Task directions
In the text on marriage and divorce below, rewrite the part from "Every pastor has" to "the marriage bond.", substituting "minister" for "pastor".

Document section
Every pastor has had the feeling in his difficult labour with the married that the only way out is divorce, that it would, in fact, be an act of mercy to counsel them to divorce. Woe to him if he follows his feeling instead of the Word of God, but this is his feeling. What is said in this pamphlet about divorce cannot be ascribed to the writer's ignorance of how complicated marriage situations can become in the church or of how fearfully sin can strain and tear the marriage bond.
Although our sin complicates matters, the Word of God gives clear instruction concerning marriage and divorce. In fact, the truth is so simple that a child can understand it. The Word has much to say about marriage, because marriage is important. What it says is clear. The Word speaks clearly on every aspect of marriage: the origin and institution; its nature; its purpose; and how we are to live together in it. No married person will ever be able to plead ignorance for violating marriage. No church will ever be able to appeal to Scripture's obscurity to excuse its wrong views on marriage and divorce.
We must let the Scriptures govern here; we must bow to them in the matter of marriage. As Protestants, our confession is: Scripture alone. Not our feelings, not our circumstances, not even our 'tender mercies' may be determinative here, but the Word only. The issue for the church as regards her significant role in defending marriage is this: Will she speak the Word of God and do discipline according to the Word, or not?
What do the Scriptures teach?
The Biblical Prohibition of Divorce
Marriage is an institution of God. God established marriage on the sixth day of creation when He made the woman from the man and gave her to the man as his wife (Gen. 2:18-25; cf. Eph. 5:31). Because it has been instituted by God, marriage is subject to God's will. Marriage is not merely a human arrangement, to be made, broken, and adjusted at our convenience. The will of God governing marriage was revealed in the very institution itself in the beginning. Repeatedly, Christ and the apostles derive their teaching on marriage from that original institution of marriage. When the Pharisees ask Jesus, in Matthew19, whether it is right to divorce for every reason, He answers, 'Have ye not read that he which made them at the beginning made them male and female ...?' When, a little later, they mention a deviation from the law of marriage in the Old Testament—Moses' permission of divorce—Jesus' response is: 'but from the beginning it was not so.' Christ's concern for the original institution of marriage is zeal for God. He does not answer questions on marriage problems in order to suit men, but with the determination to please God.
In the beginning, God made marriage as a bond of the most intimate fellowship of love between one man and one woman. The two become one flesh. Such is God's declaration in Genesis 2:24, quoted by Paul in Ephesians 5:31. There is a bodily oneness in the sexual relationship, but also a oneness of soul. Married persons share one life. The Lord Jesus stressed this in Matthew19:6: 'Wherefore they are no more twain but one flesh.' We must not think of married persons as two, but as one. This union of the two, the male and the female, is God's act in the case of every marriage. In marriage, God joins two persons together (Matt. 19:6). Although there is a uniquely rich aspect of the God-worked intimacy of marriage in the case of two believers, God joins two together as one flesh also in the world. Marriage is an institution of God in creation, like government. Whenever two people use this institution, they are joined by God. Hence, according to I Corinthians 7:12-17, the marriage of a believer and an unbeliever is a valid marriage, which must be maintained. A husband and wife experience and express the intimacy of marriage as unique love and communion.

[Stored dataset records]
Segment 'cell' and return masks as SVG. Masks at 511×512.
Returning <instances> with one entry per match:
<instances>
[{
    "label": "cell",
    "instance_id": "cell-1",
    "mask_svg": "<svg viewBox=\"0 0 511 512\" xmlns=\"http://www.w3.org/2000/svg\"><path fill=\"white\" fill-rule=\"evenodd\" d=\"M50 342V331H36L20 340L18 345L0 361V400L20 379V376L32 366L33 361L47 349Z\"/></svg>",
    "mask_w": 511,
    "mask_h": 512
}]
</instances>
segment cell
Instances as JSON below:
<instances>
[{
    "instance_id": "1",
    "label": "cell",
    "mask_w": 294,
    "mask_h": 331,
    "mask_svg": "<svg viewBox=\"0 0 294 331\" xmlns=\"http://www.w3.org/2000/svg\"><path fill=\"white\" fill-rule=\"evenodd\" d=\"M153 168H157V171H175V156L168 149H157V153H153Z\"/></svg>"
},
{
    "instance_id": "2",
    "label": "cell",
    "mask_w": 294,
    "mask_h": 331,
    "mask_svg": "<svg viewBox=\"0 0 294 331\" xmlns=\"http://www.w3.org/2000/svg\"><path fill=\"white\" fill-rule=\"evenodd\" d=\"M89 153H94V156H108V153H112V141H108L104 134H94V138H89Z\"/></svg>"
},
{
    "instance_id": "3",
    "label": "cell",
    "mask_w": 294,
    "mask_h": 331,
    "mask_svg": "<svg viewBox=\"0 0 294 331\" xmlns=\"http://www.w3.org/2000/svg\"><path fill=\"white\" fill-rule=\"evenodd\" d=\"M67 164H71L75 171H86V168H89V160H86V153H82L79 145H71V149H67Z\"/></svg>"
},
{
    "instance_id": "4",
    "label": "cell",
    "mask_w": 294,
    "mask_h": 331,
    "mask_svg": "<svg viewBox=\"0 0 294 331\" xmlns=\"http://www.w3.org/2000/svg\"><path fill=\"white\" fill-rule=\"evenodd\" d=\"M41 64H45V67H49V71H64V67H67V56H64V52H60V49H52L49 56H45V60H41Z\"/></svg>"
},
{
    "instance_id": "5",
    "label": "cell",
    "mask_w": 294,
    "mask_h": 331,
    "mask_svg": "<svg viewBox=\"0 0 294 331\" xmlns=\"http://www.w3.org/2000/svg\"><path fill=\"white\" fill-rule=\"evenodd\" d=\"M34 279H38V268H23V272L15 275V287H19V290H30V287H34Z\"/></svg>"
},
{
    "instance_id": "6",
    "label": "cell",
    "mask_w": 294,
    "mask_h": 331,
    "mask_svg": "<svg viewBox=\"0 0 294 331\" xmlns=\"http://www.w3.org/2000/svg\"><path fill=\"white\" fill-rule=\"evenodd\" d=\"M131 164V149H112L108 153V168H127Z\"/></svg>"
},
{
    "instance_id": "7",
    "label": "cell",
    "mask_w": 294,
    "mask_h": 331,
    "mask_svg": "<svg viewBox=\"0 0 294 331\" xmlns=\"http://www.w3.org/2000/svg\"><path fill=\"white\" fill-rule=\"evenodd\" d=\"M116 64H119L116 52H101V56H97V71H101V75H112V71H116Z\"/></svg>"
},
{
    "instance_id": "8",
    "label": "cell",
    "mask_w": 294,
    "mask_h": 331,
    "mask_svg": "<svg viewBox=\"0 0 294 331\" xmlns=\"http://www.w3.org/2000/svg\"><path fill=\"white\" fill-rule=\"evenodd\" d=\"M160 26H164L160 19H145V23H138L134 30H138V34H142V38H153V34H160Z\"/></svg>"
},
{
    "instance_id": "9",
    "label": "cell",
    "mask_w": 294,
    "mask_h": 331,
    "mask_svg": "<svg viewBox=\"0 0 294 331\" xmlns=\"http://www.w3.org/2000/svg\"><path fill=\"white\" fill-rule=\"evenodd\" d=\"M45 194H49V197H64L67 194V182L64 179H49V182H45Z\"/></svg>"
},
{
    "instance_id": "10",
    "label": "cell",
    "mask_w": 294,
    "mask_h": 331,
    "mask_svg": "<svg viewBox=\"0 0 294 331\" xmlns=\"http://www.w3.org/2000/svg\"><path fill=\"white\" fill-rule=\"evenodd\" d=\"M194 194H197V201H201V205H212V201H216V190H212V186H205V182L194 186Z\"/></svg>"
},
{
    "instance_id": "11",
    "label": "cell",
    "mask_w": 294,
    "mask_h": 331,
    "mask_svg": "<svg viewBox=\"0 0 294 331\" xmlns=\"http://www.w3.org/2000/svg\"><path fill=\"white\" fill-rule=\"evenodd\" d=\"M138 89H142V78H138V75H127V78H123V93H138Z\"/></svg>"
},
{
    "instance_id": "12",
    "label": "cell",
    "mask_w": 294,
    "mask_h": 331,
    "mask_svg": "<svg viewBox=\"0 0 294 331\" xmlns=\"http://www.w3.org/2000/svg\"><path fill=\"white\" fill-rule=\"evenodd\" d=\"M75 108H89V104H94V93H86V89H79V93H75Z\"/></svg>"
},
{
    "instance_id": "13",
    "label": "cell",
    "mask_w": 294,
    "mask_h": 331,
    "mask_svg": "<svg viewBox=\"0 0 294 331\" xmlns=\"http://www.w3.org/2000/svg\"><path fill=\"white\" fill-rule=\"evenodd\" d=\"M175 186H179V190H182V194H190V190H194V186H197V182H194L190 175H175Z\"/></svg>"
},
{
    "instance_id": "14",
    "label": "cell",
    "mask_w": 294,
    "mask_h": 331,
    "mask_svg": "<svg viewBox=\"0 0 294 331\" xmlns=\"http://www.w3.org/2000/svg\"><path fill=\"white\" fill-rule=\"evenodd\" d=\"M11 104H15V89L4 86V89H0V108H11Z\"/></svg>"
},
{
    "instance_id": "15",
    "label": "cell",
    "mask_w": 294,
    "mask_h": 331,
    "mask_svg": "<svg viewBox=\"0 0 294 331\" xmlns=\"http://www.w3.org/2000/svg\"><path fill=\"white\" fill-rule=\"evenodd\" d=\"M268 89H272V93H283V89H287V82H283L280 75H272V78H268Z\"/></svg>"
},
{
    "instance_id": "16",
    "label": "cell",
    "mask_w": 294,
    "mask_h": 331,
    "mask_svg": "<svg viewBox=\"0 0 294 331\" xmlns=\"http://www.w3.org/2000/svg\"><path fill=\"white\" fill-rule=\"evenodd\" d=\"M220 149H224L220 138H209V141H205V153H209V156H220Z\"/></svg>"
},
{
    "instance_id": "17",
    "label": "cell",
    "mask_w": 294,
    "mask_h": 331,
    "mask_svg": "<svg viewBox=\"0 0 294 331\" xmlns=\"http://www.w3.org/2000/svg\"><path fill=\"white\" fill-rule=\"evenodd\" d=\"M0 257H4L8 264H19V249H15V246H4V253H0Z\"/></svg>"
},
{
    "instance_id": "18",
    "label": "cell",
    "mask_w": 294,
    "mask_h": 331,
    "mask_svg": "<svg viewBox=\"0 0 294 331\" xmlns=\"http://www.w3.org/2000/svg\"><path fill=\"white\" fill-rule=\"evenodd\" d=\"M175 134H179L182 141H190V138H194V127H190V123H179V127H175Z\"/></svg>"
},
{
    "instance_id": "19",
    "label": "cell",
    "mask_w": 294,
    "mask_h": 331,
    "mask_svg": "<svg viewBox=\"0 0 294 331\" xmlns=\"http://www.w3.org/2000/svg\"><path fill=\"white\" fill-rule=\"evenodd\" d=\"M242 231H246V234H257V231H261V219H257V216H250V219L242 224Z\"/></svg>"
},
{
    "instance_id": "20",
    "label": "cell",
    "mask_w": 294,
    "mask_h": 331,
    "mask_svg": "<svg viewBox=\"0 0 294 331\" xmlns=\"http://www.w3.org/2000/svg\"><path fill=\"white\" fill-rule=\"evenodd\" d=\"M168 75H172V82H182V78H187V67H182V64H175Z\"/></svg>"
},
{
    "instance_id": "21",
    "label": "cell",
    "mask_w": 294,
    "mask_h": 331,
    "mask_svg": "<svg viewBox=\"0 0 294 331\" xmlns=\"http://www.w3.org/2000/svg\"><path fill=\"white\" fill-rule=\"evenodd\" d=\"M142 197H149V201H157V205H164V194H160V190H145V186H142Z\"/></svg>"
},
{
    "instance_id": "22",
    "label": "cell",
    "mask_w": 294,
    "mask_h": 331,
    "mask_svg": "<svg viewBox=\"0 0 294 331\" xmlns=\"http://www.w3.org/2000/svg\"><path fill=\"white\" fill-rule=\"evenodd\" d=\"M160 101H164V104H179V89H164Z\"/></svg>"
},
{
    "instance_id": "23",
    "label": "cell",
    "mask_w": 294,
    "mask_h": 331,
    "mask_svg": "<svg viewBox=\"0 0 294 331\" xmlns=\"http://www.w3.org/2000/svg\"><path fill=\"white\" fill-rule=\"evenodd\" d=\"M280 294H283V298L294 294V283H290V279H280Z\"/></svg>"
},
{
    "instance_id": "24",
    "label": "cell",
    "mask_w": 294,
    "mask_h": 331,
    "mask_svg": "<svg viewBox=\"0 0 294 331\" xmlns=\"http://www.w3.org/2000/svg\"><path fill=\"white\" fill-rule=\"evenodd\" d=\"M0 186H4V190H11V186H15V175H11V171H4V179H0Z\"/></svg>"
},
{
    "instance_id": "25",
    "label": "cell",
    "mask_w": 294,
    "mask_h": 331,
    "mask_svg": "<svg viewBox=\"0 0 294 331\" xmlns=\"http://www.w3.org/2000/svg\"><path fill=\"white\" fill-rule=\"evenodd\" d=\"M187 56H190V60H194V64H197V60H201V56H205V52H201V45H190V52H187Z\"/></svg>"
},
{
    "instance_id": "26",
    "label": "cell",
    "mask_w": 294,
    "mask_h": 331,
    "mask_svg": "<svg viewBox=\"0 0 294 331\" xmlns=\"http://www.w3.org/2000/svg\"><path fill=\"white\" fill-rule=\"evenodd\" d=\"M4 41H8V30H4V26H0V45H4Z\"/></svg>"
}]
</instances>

Final answer
Every minister has had the feeling in his difficult labour with the married that the only way out is divorce, that it would, in fact, be an act of mercy to counsel them to divorce. Woe to him if he follows his feeling instead of the Word of God, but this is his feeling. What is said in this pamphlet about divorce cannot be ascribed to the writer's ignorance of how complicated marriage situations can become in the church or of how fearfully sin can strain and tear the marriage bond.